Inicialmente todos os analistas econômicos, políticos e empresariais entenderam tratar-se de doença que seria controlada e domada em questão de meses, com efeitos passageiros sobre a estrutura produtiva mundial, cujos estragos seriam recuperados nos trimestres seguintes. Os fatos atropelam as projeções e estão a demonstrar o contrário. A metodologia recomendada no combate da doença preconiza o distanciamento social, fato que praticamente paralisa as atividades produtivas em todos os setores e todas as cadeias produtivas ao contrair a movimentação de pessoas, mercadorias e suprimentos. Isso produz um perverso efeito dominó sobre a produção, faturamento das companhias, consumo das famílias e no mercado de trabalho.
Repete-se no Brasil o mesmo roteiro de filme de terror. Começamos o ano com estimativas de crescimento de 2,5%, após um 2019 de crescimento pífio. Antes que as águas de março fechem o verão já se tem como certo um primeiro semestre perdido. O país começa agora uma corrida para tentar salvar o segundo semestre na esperança de evitar que terminemos 2020 com PIB estagnado abaixo de zero. No campo político o país demorou demasiadamente a reconhecer a dimensão e a gravidade do problema o que inibiu ações de políticas econômicas anticíclicas que a situação exigia. Finalmente, nesta semana o ministro da Economia anunciou um conjunto de medidas para estimular o consumo das famílias e injetar liquidez ao caixa das empresas para enfrentarem a travessia do deserto financeiro que surge à frente. Na parte monetária, o Banco Central anunciou medidas autorizativas para os bancos alongarem dívidas de pessoas e empresas. Ao final da tarde de ontem, quarta feira (18), anunciou também a redução da taxa Selic anual de 4,25% para 3,75%. Havia expectativa de redução para 3,25%.
Considero tímidas e tardias as medidas fiscais do Ministério da Fazenda e as monetárias do Banco Central.
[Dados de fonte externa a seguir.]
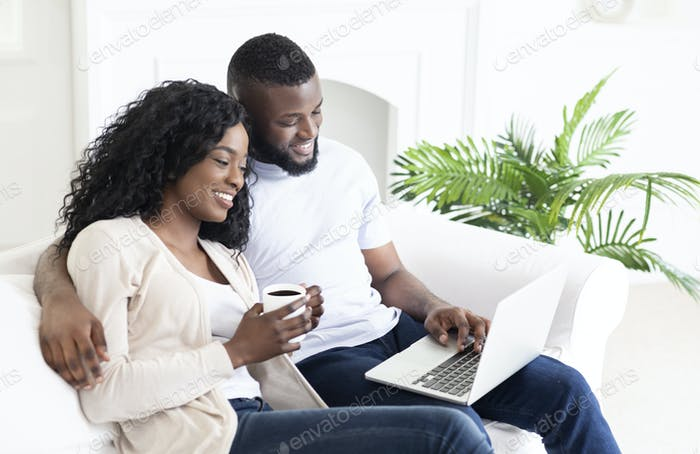 Young african american family browsing internet on laptop at home
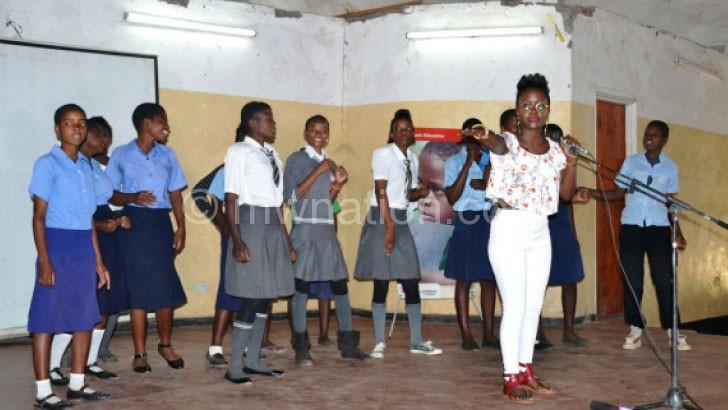 Interacting with Salima girls: Kansiime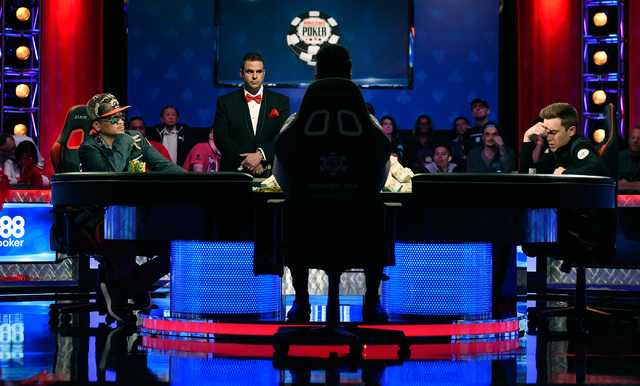 Gordon Vayo, right, of San Francisco ponders to call an all-in bet by Qui Nguyen of Las Vegas during the final table at the 2016 World Series of Poker Main Event at the Rio hotel-casino, Tuesday,  ...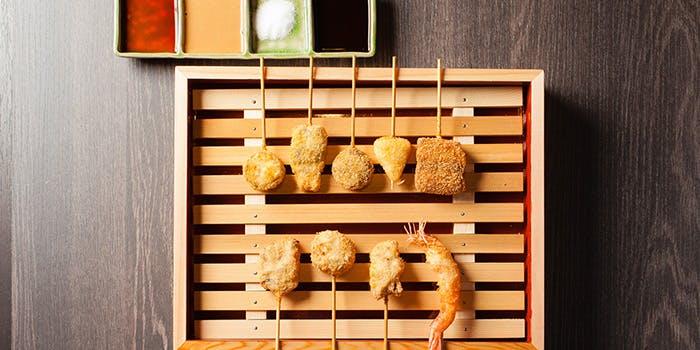 格子状の木のお皿にのった串揚げ10本、塩とタレ4種類
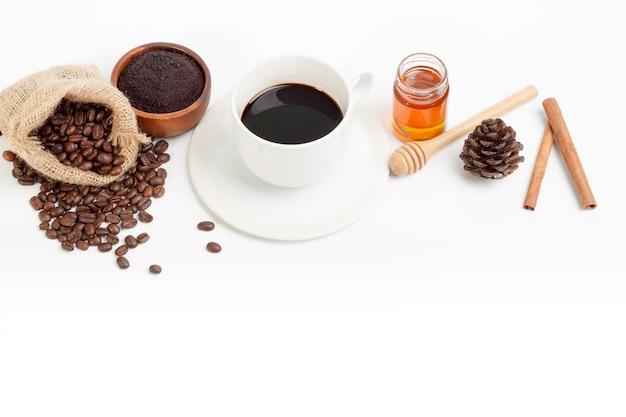 Xícara de café branca e grãos de café frescos mel açúcar na colher de pau branco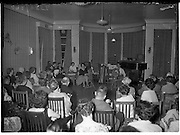 27/06/1959<br /> 06/27/1959<br /> 27 June 1959<br /> Gael Linn Cabaret at Bundoran. Two of the artistes, Fionnuala O'Sulleabhain, (left) and Aine Nic Cana, R.E. Singer, singing Amhrain Saothair in a traditional manner.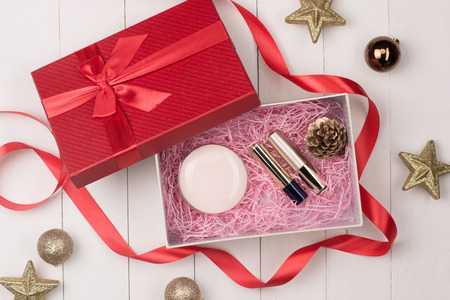 Cosmetic products in gift box on wooden background
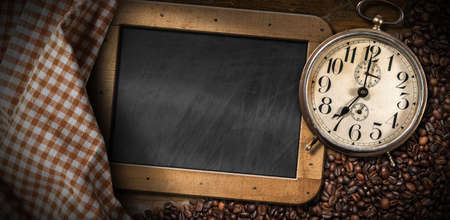 Old alarm clock, seven o'clock, on a wooden table with roasted coffee beans, empty blackboard and checkered tablecloth. Archivio Fotografico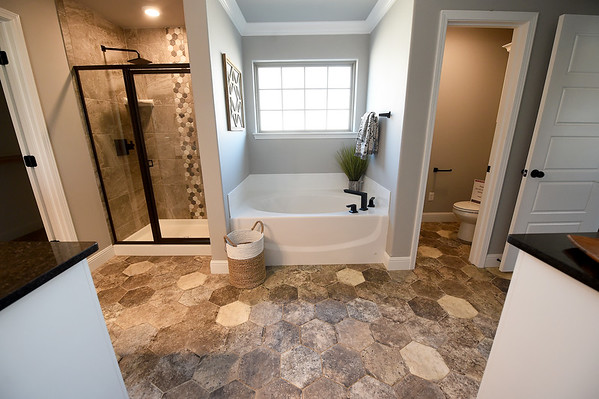 A master bath sits ready for use in the 2,600-sq ft. St. Jude's Dream Home, which will be raffled on May 22. Tours of the $275,000 home will be offered from April 13 to May 19. The house features four bedrooms and three bathrooms.<br /> Globe | Laurie Sisk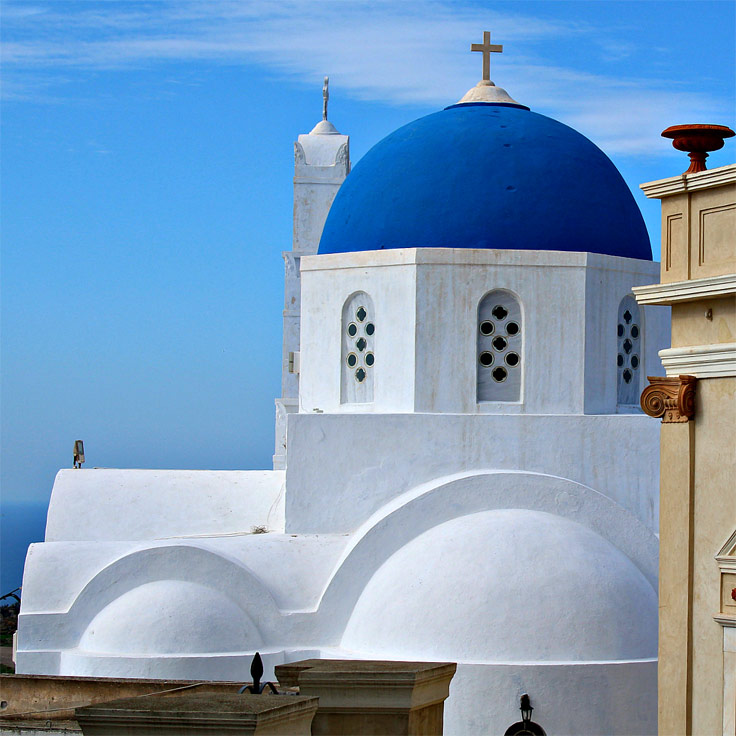 blue church in santorini greece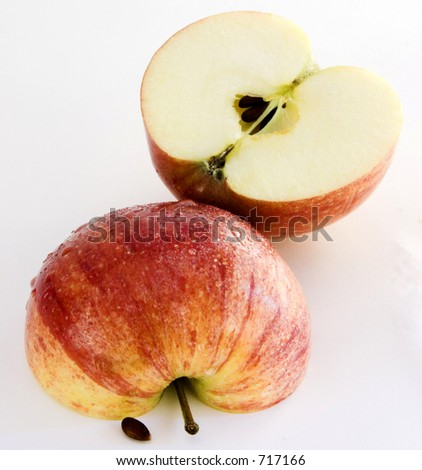 Isolated Two halves of a wet apple over white background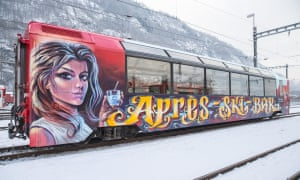 A specially converted and graffitied carriage on the Andermatt-to-Disentis train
Ressalve-se que a degradante situação fiscal da administração federal reduz muito a capacidade de injeção de liquidez no mercado. Apenas à guisa de comparação, diante da crise financeira mundial de 2009, a administração federal também tomou medidas para estimular o reaquecimento da economia, mesmo que, equivocadamente, o então presidente Lula tenha dito que a crise era apenas uma “marolinha”. As medidas deram propulsão especial ao consumo das famílias e das empresas. Os resultados pareceram somente em 2010 quando o PIB cresceu 7,5%. Mas a situação fiscal do país era bem melhor. Em 2008 o superávit primário foi de R$ 118 bilhões e as reservas cambiais estavam na casa de US$ 371 bilhões, o que permitiu ao tesouro nacional subsidiar crédito para o consumo por meio dos bancos federais, BNDES, Caixa Econômica e Banco do Brasil. O erro daquela ocasião foi ter mantido essa política de gastança permanente quando deveria ser transitória.
Em 2019 o país teve déficit primário de R$ 95 bilhões. Esse déficit já foi um grande feito diante da previsão inicial de R$ 139 bilhões e dos R$ 120 bilhões de 2018. Além da situação fiscal deficitária, temos a emenda constitucional do teto de gastos que atua como uma rigorosa trava orçamentária mesmo em situações de crise como a que o país enfrenta.
O Banco Central poderia ousar mais, sem risco de perder o controle da inflação, na flexibilização monetária para estímulo ao crédito como também na questão cambial, utilizando-se da sólida reserva cambial de US$ 360 bilhões.
Resta acompanhar e torcer para que as medidas anunciadas tenham a eficácia que todos aguardamos na mitigação dos efeitos da crise nessa fase de combate intensivo à doença.